■ **Work task A**
Using the commentary on the NPT, decide whether each statement agrees with it: (i) the UN General Assembly approved the treaty's final text on June 12, 1968; (ii) the NPT provides machinery to supervise the treaty's implementation; (iii) the 1995 Review and Extension Conference decided on a list of 25 Principles and Objectives. Answer yes or no for each and quote the words of the text that decide it.
■ **Work task B**
According to the commentary on the NPT, which article of the treaty provides for quinquennial review conferences?

■ **Document section**
══════════

Nuclear Disarmament Commentary Index

 

NUCLEAR DISARMAMENT

COMMENTARY

 

Published by the Lawyers’ Committee on Nuclear Policy,

New York

April 2000 Volume 2, Number 1

 

 

The NPT Still in Trouble

by

William Epstein

 

The Treaty on the Non-Proliferation of Nuclear Weapons was negotiated on the basis of successive draft treaties submitted by the USSR and USA in the Eighteen Nation Committee on Disarmament. The final text was submitted to the UN General Assembly and approved by it on June 12, 1968. One week later, the UN Security Council adopted resolution 255 on security assurances to non-nuclear weapon states (NNWS), and on July 1, the treaty was opened for signature.

The NPT contains no provision for any machinery to supervise the implementation of the treaty. The NNWS were to be subjected to IAEA safeguards, but the nuclear-weapon states (NWS) and all other parties undertook in article VI "to pursue negotiations in good faith" for nuclear disarmament. The NNWS had succeeded in achieving some measure of accountability by carefully choosing wording in article VIII.3 which provided for the holding of quinquennial conferences to review the operation of the Treaty "with a view to ensuring that the purposes of the Preamble and the provisions of the Treaty are being realized."

The 1995 Review and Extension Conference, which decided on the indefinite extension of the Treaty, also decided to strengthen the review process which should "look forward as well as back." It also decided on a list of 20 Principles and Objectives for nuclear non-proliferation and disarmament, and adopted a resolution on the Middle East.

══════════

■ **Data excerpts**
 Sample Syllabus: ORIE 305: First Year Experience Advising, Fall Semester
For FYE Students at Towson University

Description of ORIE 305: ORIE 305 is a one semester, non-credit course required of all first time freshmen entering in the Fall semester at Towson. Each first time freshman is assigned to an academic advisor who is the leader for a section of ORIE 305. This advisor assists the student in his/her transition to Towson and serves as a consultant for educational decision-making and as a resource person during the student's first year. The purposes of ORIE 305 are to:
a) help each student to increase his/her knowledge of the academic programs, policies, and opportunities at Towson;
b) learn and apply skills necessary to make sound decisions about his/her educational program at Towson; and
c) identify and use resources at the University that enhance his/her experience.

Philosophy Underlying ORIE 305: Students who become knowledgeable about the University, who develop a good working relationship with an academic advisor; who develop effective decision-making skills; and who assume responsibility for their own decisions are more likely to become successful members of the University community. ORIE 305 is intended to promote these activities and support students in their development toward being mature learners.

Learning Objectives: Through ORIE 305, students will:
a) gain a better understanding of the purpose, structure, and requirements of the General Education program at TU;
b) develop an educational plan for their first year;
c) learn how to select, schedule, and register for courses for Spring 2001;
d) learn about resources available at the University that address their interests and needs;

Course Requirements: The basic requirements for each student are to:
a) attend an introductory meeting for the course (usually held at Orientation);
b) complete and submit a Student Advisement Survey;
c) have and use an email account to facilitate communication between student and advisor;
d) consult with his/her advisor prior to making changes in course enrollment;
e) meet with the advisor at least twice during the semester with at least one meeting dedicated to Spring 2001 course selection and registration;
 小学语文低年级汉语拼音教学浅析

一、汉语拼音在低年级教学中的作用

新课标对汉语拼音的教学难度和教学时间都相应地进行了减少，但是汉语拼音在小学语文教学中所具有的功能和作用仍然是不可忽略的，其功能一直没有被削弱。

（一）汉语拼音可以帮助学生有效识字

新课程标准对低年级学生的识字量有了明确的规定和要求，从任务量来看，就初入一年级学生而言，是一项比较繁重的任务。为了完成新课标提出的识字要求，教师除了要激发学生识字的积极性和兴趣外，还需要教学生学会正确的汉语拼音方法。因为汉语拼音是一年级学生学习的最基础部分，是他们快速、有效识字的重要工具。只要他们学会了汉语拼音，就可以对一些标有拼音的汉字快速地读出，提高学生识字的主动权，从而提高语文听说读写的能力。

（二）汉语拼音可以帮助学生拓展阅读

══════════

■ **Answer A**
(i) Yes: "approved by it on June 12, 1968"
(ii) No: "The NPT contains no provision for any machinery to supervise the implementation of the treaty."
(iii) No: "It also decided on a list of 20 Principles and Objectives for nuclear non-proliferation and disarmament"

■ **Answer B**
Article VIII.3